» **Instructions for the task**
Return only the lines of the listing below that run from the line with "New Zealand, site" through the line with "category: robin", both ends included, exactly as written.

-------- The data

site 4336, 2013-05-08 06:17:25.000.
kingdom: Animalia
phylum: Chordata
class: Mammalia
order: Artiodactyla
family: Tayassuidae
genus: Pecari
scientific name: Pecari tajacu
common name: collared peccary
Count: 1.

----------------
-------- The data

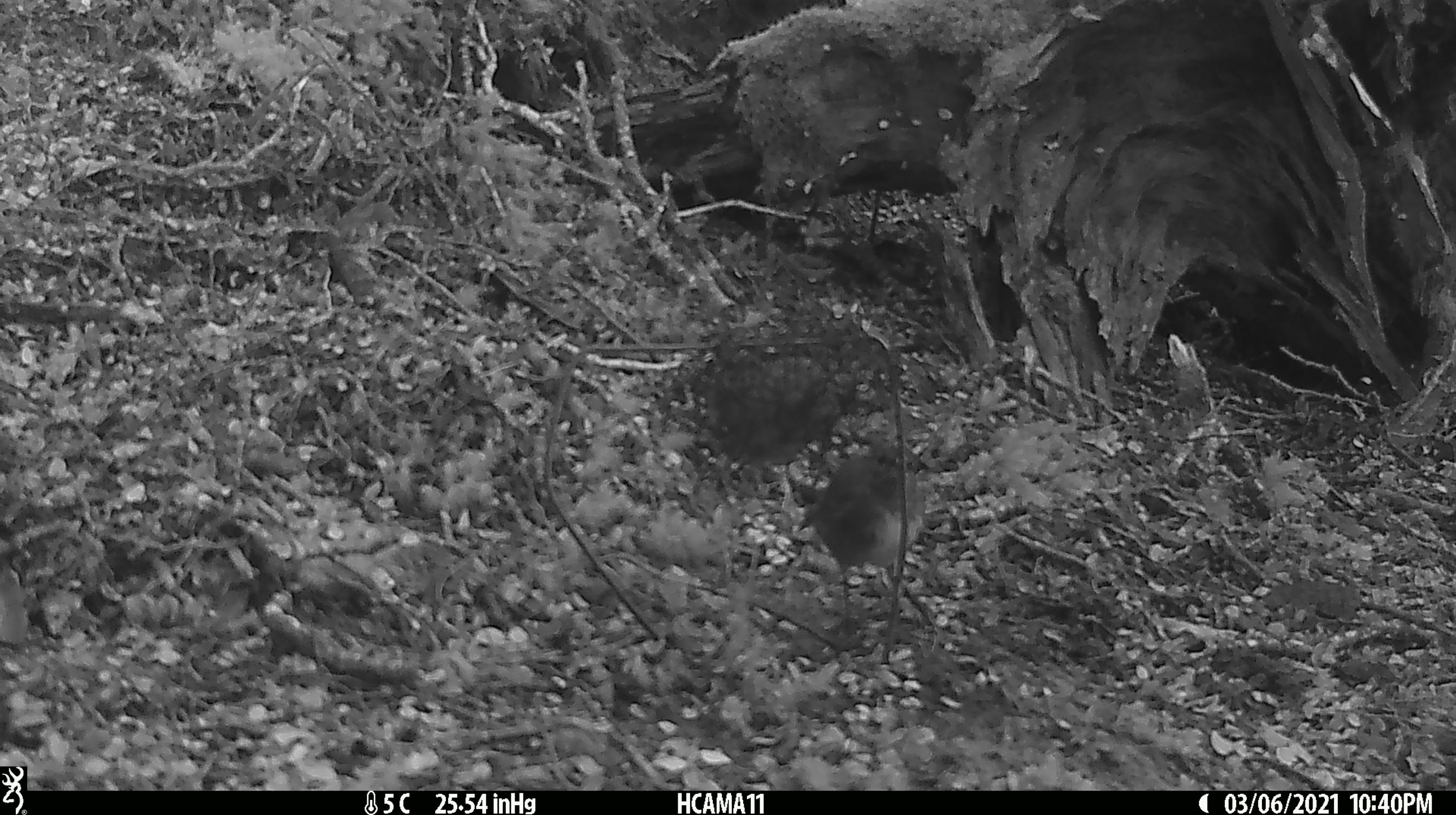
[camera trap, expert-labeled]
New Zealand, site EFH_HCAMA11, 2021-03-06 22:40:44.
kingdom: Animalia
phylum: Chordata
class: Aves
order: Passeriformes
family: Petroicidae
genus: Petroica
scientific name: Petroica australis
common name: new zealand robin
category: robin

----------------

» **Reply to the exercise**
New Zealand, site EFH_HCAMA11, 2021-03-06 22:40:44.
kingdom: Animalia
phylum: Chordata
class: Aves
order: Passeriformes
family: Petroicidae
genus: Petroica
scientific name: Petroica australis
common name: new zealand robin
category: robin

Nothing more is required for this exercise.